= William Lamb alias Paniter =

Scottish author (c. 1493–1550)

William Lamb, or William Paniter alias Lamb, (c. 1493 - 1550) was a Scottish cleric, lawyer, and author.

==Life==
William Lamb was the son of a sister of Patrick Paniter, and a cousin of David Panter. In his early career he adopted his uncle Patrick Paniter's name. His clerical appointments included the Prebendaries of Conveth and Croy, rectory of Kinnell, and canon of Moray. He was enrolled as Master of Arts at St Andrews University in 1520.

On 25 February 1537, James V of Scotland ordered the Court of Session to admit William to sit in daily at their proceedings to learn their legal practices.

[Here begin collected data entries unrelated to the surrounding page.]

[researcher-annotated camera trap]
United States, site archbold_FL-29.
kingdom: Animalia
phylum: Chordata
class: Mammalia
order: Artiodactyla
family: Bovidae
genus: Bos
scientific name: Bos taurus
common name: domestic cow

He became a Senator of the College of Justice.

==Ane Resonyng==
William Lamb wrote Ane Resonyng of ane Scottis and Inglis merchand betuix Rowand and Lionis in 1549. It was an answer to English propaganda published during the war of the Rough Wooing. Unlike the Complaynt of Scotland (Paris, 1549), Lamb's book was not published but survived in manuscript.

The arguments are set out as a dialogue between a Scot and an Englishmen who meet while travelling in France, with an appearance from Thomas More, John Fisher and Richard Reynolds of Sion, three English Catholic martyrs.